_What the exercise asks_.
Please quote all of the entries below word for word, leaving out the pictures.

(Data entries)

>> START

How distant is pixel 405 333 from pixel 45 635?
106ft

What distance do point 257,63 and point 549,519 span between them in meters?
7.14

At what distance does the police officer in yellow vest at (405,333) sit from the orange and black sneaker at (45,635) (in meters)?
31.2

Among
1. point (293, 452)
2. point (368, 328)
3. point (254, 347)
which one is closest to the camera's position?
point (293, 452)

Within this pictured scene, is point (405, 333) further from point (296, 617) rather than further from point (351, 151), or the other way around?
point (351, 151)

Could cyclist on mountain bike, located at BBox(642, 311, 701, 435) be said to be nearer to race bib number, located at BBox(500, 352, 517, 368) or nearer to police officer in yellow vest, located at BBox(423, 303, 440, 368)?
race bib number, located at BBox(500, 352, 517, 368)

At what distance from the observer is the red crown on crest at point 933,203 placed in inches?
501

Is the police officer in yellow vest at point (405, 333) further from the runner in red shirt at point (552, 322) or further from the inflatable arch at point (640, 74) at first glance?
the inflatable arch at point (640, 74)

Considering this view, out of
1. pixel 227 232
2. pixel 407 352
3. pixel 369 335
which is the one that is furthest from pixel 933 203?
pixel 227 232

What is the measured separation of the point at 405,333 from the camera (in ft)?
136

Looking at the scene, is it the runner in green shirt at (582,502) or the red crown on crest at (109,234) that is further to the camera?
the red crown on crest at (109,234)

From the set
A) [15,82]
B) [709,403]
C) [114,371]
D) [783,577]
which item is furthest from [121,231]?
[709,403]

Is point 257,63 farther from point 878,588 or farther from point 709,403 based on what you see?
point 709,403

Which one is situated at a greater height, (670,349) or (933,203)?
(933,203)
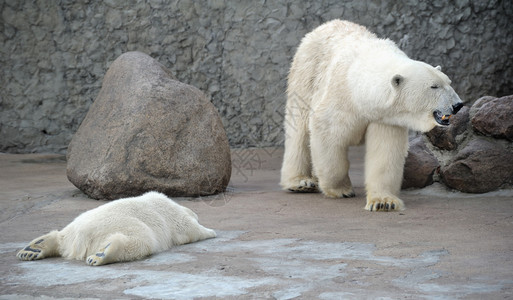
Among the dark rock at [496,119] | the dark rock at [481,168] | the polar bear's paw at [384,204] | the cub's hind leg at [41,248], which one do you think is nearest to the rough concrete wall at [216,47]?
the dark rock at [496,119]

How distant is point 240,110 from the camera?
9203 mm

>> END

_Answer to this problem_.
How distant is pixel 405 333 from pixel 45 635?
106ft

What distance do point 257,63 and point 549,519 span between them in meters?
7.14

At what distance does the police officer in yellow vest at (405,333) sit from the orange and black sneaker at (45,635) (in meters)?
31.2

Among
1. point (293, 452)
2. point (368, 328)
3. point (254, 347)
which one is closest to the camera's position?
point (293, 452)

Within this pictured scene, is point (405, 333) further from point (296, 617) rather than further from point (351, 151), or the other way around?
point (351, 151)

Could cyclist on mountain bike, located at BBox(642, 311, 701, 435) be said to be nearer to race bib number, located at BBox(500, 352, 517, 368) or nearer to police officer in yellow vest, located at BBox(423, 303, 440, 368)?
race bib number, located at BBox(500, 352, 517, 368)

At what distance from the observer is the red crown on crest at point 933,203 placed in inches?
501

Is the police officer in yellow vest at point (405, 333) further from the runner in red shirt at point (552, 322) or further from the inflatable arch at point (640, 74) at first glance?
the inflatable arch at point (640, 74)

Considering this view, out of
1. pixel 227 232
2. pixel 407 352
3. pixel 369 335
which is the one that is furthest from pixel 933 203?
pixel 227 232

What is the measured separation of the point at 405,333 from the camera (in ft)?
136

Looking at the scene, is it the runner in green shirt at (582,502) or the red crown on crest at (109,234) that is further to the camera?
the red crown on crest at (109,234)

From the set
A) [15,82]
B) [709,403]
C) [114,371]
D) [783,577]
which item is furthest from [121,231]?
[709,403]

Is point 257,63 farther from point 878,588 or farther from point 709,403 based on what you see?
point 709,403

Which one is situated at a greater height, (670,349) or (933,203)?
(933,203)
Among the dark rock at [496,119] | the dark rock at [481,168] | the polar bear's paw at [384,204] | the cub's hind leg at [41,248], which one do you think is nearest to the rough concrete wall at [216,47]?
the dark rock at [496,119]

How distant is point 240,110 from the camera?
9203 mm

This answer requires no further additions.